MOSCOW — After a month holed up in the transit zone of Moscow's Sheremetyevo Airport, Edward Snowden, the former intelligence contractor sought by the United States on espionage charges, received a change of clothes and copy of Fyodor Dostoyevsky's Crime and Punishment, during a meeting with his lawyer Wednesday, but still no clearance to enter Russia.
Snowden has applied for temporary asylum in Russia, and Russian news agencies had reported earlier Wednesday that the Russian Federal Migration Service had issued a certificate confirming his application and permitting him to pass through Russian border control. A huge throng of reporters and camera crews gathered at the airport terminal in anticipation of Snowden's departure.
But about 6 p.m.
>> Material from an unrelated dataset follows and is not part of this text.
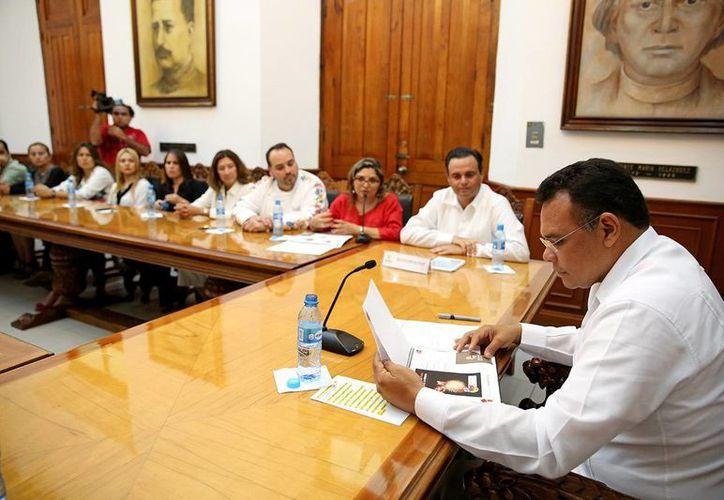Rolando Zapata Bello recibió a los miembros de la Canirac. (Milenio Novedades)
Anatoly Kucherena, a Russian lawyer assisting Snowden with his asylum request, emerged from the transit zone and said that the certificate had not been received.
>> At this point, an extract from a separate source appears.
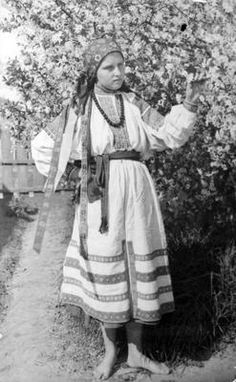 Folk singer of the county zdołbunowskiego with cherry blossom tree. Event Date: 1925 - 1939. Rivne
He did not cite a reason for the delay but said officials had informed him that Snowden's situation "was not a standard process" and that the paperwork needed to allow him to depart the airport.
Kucherena said he had met with Snowden and described him as being in good spirits, with plans to learn Russian. He said he had taken him the copy of Crime and Punishment.
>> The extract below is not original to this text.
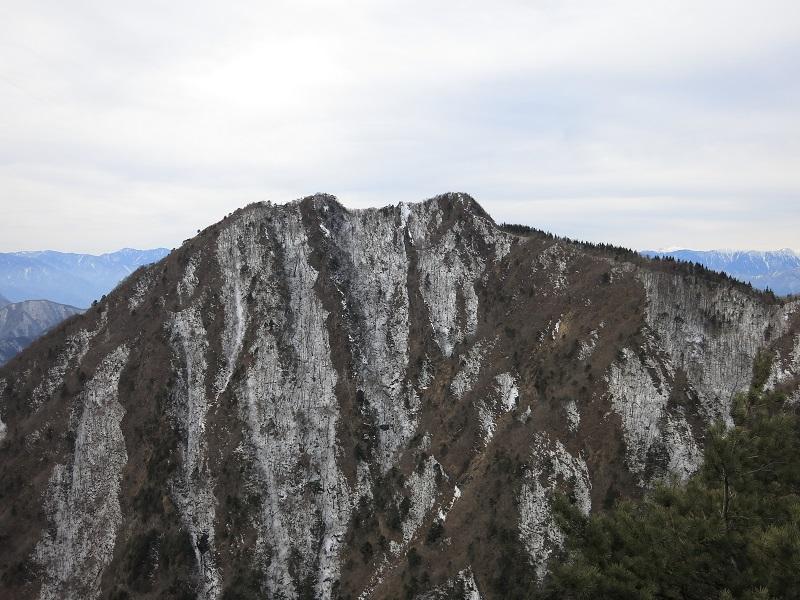 鬼ヶ岳方面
The Federal Migration Service declined to comment on the status of Snowden's asylum request. He has stayed at the airport's international transit zone since June 23, having flown here from Hong Kong, one step ahead of an extradition request from the United States.
While the bureaucratic process has unfolded slowly, Russian officials, including President Vladimir Putin, have made clear that they have no intention of extraditing him to the United States — a position that has infuriated the Obama administration.
Putin has insisted that Snowden's presence in Russia should not harm relations between the two countries, even as the White House has signaled that President Barack Obama, amid mounting frustration, may cancel a planned summit meeting in Moscow in September.
U.S. Secretary of State John Kerry called his Russian counterpart, Sergey Lavrov, on Wednesday to reiterate the administration's assertion that Snowden should be returned to the United States for trial, the State Department's spokeswoman, Jen Psaki, said.